Russians have long memories. The Turkish air force shooting down a Russian SU-24 fighter bomber at the Turkish, Syrian border last year will not be forgotten for a long time, especially by Russian President Vladimir Putin. Putin’s rage over the incident will ensure that Russia and Turkey will be on a collision course until Putin leaves power.
If you haven’t noticed, Russia is most likely building another air base in northern Syria, near the Turkish border. Although they deny this agenda, journalists report upwards of 200 Russian engineers working on the runway at an abandoned airfield in Qamishli, Syria. Since the shootdown, Russia has deployed S-400 anti-aircraft missile batteries to protect Russian forces in-country. With an extremely long range, these systems essentially allow Russia to target Turkish aircraft inside Turkey. Russia has also recently deployed a limited number of SU-35 frontline fighter aircraft to Syria as well. While the purpose is most likely for testing of tactics and equipment in a combat theater, the fact that these advanced planes are on the Turkish border is an ominous development.
Moscow’s plan for its forces in the Middle East remain unclear. The deployment is costing the Kremlin a lot of money at a time when money is very scarce during Russia’s current economic contraction. It is likely that Russia intends to stay in the Middle East for the foreseeable future, the budget issues be damned. That is the way Putin and his comrades in the Kremlin think. He is looking at Russia’s long-term position of power in the world.
It is for that reason that the Turkish vendetta is so dangerous. Putin is building up Russia capability on Turkey’s border and waiting for the right moment to strike, when Turkey, and NATO, are at a disadvantage and most likely will not strike back, just to make his point and avenge Russia’s military honor.
Most likely NATO realizes these facts and sees the Russian buildup for what it is. This is most likely why the United States just allocated several billion dollars to maintain another armored brigade in Eastern Europe, primarily to protect the Baltic nations on the alliance’s northern tier.
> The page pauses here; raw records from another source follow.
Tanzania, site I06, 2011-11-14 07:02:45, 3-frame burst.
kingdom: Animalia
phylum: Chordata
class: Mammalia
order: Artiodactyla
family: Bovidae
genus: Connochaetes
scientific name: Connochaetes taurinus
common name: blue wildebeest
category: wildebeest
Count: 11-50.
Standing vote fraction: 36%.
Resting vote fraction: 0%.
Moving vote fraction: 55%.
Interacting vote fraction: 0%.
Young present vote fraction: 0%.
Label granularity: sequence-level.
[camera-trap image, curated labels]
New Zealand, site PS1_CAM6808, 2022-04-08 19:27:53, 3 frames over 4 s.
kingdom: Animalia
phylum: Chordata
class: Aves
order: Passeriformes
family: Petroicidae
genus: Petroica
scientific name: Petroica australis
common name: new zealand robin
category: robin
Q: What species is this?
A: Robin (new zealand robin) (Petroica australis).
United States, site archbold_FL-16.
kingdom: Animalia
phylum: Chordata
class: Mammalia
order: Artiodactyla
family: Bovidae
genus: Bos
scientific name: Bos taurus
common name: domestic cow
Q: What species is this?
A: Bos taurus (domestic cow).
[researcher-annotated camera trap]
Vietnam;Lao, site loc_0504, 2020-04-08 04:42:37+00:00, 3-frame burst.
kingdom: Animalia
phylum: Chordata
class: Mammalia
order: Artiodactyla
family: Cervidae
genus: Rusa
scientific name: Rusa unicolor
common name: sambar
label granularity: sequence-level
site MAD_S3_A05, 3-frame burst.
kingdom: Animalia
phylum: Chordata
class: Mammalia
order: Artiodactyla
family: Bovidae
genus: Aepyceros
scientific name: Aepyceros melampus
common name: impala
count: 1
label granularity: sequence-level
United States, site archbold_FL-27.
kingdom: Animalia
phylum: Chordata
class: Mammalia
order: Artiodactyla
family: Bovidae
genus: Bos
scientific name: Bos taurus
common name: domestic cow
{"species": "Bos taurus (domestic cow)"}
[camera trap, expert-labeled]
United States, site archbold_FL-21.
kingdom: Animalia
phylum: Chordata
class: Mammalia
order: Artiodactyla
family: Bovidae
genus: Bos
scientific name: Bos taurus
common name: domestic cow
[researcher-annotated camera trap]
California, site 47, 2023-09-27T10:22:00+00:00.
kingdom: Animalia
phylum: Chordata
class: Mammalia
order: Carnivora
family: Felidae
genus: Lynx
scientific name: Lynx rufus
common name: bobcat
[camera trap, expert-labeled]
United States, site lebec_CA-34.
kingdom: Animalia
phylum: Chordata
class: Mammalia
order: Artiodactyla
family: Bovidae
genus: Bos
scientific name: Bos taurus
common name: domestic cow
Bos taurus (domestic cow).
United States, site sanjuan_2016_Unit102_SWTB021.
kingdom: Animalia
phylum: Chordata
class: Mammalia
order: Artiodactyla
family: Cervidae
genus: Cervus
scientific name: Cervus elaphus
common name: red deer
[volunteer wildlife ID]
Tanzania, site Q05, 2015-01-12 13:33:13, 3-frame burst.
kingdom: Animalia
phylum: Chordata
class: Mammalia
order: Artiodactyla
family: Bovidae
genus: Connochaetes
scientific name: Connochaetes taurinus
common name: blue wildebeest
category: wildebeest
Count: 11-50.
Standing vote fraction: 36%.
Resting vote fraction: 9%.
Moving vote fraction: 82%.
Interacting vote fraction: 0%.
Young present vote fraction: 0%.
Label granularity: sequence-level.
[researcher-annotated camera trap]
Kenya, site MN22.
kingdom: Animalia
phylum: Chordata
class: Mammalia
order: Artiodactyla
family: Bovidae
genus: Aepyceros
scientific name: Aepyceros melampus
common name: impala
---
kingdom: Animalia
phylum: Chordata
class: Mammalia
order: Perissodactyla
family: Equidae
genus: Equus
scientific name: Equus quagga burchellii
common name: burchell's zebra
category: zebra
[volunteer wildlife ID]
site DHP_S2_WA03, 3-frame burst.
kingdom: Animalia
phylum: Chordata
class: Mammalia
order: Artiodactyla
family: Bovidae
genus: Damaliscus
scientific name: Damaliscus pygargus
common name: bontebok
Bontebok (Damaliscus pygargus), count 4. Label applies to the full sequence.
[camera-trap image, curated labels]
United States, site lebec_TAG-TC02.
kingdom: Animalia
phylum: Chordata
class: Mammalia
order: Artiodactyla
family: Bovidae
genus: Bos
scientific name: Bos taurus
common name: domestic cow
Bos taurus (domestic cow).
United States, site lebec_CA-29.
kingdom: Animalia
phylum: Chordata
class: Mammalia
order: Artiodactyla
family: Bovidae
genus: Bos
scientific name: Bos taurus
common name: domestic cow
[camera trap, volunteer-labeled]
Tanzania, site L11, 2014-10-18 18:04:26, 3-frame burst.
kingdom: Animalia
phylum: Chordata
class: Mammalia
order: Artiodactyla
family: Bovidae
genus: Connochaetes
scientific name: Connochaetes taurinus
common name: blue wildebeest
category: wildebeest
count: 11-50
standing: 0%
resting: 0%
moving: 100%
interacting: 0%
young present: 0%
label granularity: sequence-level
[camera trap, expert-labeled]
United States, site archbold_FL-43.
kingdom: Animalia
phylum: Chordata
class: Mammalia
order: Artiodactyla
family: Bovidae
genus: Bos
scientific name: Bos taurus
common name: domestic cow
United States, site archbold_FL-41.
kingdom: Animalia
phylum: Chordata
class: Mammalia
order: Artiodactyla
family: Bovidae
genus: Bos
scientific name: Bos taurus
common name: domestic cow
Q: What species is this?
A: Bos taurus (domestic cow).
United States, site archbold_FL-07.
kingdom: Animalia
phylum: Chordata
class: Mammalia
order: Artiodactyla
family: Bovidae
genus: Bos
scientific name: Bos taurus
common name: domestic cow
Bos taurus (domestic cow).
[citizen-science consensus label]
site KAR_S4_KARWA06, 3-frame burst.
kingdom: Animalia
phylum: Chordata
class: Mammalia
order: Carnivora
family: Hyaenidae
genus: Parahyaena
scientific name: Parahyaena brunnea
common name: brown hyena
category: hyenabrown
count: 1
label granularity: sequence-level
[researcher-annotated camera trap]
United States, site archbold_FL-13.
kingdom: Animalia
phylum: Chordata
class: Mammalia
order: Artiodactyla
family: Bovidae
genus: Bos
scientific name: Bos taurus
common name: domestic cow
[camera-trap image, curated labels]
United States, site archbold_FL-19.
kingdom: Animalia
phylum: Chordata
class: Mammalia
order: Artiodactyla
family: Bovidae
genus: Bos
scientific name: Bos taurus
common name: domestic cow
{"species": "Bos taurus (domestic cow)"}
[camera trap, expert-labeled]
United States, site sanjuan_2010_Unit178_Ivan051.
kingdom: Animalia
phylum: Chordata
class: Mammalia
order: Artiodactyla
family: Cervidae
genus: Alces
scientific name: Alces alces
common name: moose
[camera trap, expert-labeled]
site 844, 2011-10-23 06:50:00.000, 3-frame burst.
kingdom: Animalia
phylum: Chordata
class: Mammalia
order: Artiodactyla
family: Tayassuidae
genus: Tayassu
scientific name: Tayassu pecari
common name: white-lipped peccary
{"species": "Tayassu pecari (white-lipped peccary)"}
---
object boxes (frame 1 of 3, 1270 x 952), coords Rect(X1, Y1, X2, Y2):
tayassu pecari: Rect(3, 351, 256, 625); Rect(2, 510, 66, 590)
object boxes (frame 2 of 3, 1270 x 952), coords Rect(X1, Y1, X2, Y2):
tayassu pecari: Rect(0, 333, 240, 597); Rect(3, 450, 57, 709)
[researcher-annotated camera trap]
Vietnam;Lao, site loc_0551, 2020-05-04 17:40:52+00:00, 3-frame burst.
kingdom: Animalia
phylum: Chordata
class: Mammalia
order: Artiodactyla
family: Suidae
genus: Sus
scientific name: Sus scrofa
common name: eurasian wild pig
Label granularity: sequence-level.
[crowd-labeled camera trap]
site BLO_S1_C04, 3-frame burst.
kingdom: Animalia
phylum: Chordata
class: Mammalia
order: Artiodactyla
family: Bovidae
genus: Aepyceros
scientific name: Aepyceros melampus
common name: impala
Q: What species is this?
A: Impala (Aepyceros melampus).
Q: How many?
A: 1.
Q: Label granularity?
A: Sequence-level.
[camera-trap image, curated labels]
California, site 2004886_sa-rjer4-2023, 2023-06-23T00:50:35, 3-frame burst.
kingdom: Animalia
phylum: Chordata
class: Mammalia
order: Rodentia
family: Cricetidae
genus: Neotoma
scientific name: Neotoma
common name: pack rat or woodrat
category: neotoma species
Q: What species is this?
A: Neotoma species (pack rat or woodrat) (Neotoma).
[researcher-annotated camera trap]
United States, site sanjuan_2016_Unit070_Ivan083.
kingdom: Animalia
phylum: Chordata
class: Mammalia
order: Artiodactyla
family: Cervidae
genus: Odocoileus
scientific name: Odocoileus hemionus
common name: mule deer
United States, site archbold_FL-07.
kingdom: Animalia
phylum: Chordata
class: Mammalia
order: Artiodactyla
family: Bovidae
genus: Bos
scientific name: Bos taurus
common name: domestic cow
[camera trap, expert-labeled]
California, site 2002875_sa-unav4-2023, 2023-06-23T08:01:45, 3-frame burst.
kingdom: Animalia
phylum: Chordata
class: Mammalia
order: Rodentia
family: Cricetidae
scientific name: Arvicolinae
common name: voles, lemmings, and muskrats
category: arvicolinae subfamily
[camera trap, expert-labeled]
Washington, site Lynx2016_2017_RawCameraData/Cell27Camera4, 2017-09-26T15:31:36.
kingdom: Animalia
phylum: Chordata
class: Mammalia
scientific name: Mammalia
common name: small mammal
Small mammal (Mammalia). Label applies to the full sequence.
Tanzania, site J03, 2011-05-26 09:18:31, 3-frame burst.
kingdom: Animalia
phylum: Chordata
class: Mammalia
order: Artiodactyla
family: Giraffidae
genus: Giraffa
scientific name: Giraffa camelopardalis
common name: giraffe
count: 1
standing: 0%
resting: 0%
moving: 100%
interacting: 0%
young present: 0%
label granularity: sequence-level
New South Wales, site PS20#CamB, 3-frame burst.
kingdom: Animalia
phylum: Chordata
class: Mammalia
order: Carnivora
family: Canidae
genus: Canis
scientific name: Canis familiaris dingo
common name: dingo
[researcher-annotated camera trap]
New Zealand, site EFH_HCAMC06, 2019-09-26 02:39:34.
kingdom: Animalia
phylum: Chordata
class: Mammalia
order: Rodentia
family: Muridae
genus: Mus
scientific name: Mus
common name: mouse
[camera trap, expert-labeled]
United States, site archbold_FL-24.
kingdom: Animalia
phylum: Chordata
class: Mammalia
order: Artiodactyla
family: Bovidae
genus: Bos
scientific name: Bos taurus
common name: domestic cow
With President Obama removing most American forces out of Iraq and Afghanistan, the U.S. will have a tough time matching a growing Russian footprint in the Levant. However, the only way that American can ensure the Russian, Turkish situation doesn’t get out of hand is to spend money and treasure in the region when they really don’t want to. The cost of not containing the situation may be much higher.